(What to do) Copy the material from its first line down to and including the line containing "3596 millimetres", substituting "observer" for "viewer" and keeping everything else the same.

###

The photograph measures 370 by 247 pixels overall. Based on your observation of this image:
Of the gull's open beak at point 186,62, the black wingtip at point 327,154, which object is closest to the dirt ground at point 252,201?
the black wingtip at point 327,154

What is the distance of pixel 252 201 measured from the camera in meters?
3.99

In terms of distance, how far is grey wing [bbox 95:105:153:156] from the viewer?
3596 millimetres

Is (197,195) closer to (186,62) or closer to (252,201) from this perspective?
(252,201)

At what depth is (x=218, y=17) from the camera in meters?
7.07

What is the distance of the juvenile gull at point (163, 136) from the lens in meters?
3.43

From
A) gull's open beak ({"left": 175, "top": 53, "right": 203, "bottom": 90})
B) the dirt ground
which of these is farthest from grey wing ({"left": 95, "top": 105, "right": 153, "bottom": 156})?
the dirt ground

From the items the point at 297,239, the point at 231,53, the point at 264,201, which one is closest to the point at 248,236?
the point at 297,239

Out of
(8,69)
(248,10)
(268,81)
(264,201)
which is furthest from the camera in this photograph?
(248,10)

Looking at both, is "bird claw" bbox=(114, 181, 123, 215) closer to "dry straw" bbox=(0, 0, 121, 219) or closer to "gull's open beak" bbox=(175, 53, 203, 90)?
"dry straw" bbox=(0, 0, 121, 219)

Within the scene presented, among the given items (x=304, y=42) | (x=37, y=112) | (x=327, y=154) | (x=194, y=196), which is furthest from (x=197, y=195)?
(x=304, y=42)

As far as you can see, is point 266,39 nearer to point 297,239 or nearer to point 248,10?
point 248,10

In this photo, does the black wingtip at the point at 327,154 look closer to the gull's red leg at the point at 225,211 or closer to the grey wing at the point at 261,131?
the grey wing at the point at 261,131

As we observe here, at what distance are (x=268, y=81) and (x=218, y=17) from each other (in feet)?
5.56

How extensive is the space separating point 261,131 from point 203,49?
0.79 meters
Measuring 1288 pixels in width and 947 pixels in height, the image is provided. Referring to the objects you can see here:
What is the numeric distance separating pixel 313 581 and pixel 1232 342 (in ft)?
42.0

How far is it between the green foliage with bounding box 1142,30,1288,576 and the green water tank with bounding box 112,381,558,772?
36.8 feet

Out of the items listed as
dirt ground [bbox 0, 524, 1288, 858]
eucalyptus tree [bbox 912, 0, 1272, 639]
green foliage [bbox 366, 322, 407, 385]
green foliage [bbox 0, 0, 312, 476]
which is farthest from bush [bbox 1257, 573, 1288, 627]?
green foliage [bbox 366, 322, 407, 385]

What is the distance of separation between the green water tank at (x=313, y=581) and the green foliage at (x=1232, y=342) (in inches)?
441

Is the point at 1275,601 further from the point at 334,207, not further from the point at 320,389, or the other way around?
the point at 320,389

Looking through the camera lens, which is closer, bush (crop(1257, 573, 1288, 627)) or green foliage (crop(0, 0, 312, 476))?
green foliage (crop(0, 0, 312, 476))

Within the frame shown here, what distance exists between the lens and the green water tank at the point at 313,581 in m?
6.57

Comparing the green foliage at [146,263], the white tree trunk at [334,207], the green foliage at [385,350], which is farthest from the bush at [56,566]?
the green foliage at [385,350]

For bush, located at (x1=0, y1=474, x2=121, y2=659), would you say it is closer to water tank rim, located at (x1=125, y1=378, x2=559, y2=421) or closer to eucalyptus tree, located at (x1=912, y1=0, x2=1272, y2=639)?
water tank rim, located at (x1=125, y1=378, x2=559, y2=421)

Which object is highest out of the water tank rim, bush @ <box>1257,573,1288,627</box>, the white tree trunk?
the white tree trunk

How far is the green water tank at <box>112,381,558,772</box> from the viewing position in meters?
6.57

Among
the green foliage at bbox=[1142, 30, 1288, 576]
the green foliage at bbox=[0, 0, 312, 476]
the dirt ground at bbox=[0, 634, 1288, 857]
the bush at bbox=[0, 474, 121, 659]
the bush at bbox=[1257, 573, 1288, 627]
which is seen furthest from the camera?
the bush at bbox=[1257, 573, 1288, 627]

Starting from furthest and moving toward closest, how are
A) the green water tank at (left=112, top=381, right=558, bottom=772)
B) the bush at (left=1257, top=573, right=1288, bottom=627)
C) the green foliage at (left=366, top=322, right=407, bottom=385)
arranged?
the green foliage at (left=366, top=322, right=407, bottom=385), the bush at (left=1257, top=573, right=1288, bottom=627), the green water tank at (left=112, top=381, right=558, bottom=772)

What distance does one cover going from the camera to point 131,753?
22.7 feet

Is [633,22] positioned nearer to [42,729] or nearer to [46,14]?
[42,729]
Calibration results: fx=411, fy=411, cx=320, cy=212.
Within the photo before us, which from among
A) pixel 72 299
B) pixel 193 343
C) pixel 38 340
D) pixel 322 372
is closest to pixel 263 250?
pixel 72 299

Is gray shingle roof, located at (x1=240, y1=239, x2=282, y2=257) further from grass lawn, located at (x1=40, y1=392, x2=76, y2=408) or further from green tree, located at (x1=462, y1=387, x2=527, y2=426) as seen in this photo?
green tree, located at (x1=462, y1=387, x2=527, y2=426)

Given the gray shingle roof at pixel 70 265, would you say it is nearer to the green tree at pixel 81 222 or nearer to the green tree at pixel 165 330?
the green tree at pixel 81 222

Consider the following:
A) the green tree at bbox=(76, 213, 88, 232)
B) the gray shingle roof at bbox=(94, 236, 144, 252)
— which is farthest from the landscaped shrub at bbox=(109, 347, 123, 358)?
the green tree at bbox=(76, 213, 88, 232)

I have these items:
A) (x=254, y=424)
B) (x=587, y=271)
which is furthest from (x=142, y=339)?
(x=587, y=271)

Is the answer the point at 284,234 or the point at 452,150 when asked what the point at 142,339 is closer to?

###

(Exercise answer)
The photograph measures 370 by 247 pixels overall. Based on your observation of this image:
Of the gull's open beak at point 186,62, the black wingtip at point 327,154, which object is closest to the dirt ground at point 252,201?
the black wingtip at point 327,154

What is the distance of pixel 252 201 measured from the camera in meters?
3.99

In terms of distance, how far is grey wing [bbox 95:105:153:156] from the observer?
3596 millimetres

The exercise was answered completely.